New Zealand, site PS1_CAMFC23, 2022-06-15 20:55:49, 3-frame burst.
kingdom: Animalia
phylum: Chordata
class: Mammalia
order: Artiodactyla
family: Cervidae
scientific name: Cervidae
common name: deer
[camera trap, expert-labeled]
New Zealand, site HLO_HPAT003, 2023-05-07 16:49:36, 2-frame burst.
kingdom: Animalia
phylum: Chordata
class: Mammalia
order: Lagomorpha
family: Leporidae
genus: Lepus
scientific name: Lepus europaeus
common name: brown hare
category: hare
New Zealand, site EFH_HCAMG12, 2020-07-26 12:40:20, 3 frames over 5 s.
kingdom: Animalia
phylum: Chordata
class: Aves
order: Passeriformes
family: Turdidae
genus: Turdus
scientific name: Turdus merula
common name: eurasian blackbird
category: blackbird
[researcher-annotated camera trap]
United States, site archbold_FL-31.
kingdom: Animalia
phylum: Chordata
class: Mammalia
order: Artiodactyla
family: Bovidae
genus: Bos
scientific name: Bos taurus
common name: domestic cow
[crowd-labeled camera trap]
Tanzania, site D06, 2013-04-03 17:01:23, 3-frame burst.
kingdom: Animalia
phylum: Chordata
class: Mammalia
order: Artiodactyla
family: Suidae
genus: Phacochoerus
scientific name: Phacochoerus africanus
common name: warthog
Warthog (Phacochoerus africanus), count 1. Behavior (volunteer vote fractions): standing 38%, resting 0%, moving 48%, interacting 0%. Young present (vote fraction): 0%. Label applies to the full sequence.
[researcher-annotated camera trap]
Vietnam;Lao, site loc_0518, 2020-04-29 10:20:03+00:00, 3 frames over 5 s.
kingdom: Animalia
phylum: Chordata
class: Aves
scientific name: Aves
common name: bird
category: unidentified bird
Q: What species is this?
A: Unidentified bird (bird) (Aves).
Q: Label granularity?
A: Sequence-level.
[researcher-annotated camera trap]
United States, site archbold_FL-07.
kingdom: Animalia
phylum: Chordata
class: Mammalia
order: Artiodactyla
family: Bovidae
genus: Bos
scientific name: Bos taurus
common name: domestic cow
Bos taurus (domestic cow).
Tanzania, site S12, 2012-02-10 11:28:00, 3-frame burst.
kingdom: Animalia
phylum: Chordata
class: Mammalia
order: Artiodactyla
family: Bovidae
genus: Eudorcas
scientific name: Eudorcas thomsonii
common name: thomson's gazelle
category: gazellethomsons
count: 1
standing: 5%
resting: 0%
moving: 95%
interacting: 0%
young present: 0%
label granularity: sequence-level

───

Work order: What is needed is a word-for-word copy of all the entries.

Task result:
New Zealand, site PS1_CAMFC23, 2022-06-15 20:55:49, 3-frame burst.
kingdom: Animalia
phylum: Chordata
class: Mammalia
order: Artiodactyla
family: Cervidae
scientific name: Cervidae
common name: deer
[camera trap, expert-labeled]
New Zealand, site HLO_HPAT003, 2023-05-07 16:49:36, 2-frame burst.
kingdom: Animalia
phylum: Chordata
class: Mammalia
order: Lagomorpha
family: Leporidae
genus: Lepus
scientific name: Lepus europaeus
common name: brown hare
category: hare
New Zealand, site EFH_HCAMG12, 2020-07-26 12:40:20, 3 frames over 5 s.
kingdom: Animalia
phylum: Chordata
class: Aves
order: Passeriformes
family: Turdidae
genus: Turdus
scientific name: Turdus merula
common name: eurasian blackbird
category: blackbird
[researcher-annotated camera trap]
United States, site archbold_FL-31.
kingdom: Animalia
phylum: Chordata
class: Mammalia
order: Artiodactyla
family: Bovidae
genus: Bos
scientific name: Bos taurus
common name: domestic cow
[crowd-labeled camera trap]
Tanzania, site D06, 2013-04-03 17:01:23, 3-frame burst.
kingdom: Animalia
phylum: Chordata
class: Mammalia
order: Artiodactyla
family: Suidae
genus: Phacochoerus
scientific name: Phacochoerus africanus
common name: warthog
Warthog (Phacochoerus africanus), count 1. Behavior (volunteer vote fractions): standing 38%, resting 0%, moving 48%, interacting 0%. Young present (vote fraction): 0%. Label applies to the full sequence.
[researcher-annotated camera trap]
Vietnam;Lao, site loc_0518, 2020-04-29 10:20:03+00:00, 3 frames over 5 s.
kingdom: Animalia
phylum: Chordata
class: Aves
scientific name: Aves
common name: bird
category: unidentified bird
Q: What species is this?
A: Unidentified bird (bird) (Aves).
Q: Label granularity?
A: Sequence-level.
[researcher-annotated camera trap]
United States, site archbold_FL-07.
kingdom: Animalia
phylum: Chordata
class: Mammalia
order: Artiodactyla
family: Bovidae
genus: Bos
scientific name: Bos taurus
common name: domestic cow
Bos taurus (domestic cow).
Tanzania, site S12, 2012-02-10 11:28:00, 3-frame burst.
kingdom: Animalia
phylum: Chordata
class: Mammalia
order: Artiodactyla
family: Bovidae
genus: Eudorcas
scientific name: Eudorcas thomsonii
common name: thomson's gazelle
category: gazellethomsons
count: 1
standing: 5%
resting: 0%
moving: 95%
interacting: 0%
young present: 0%
label granularity: sequence-level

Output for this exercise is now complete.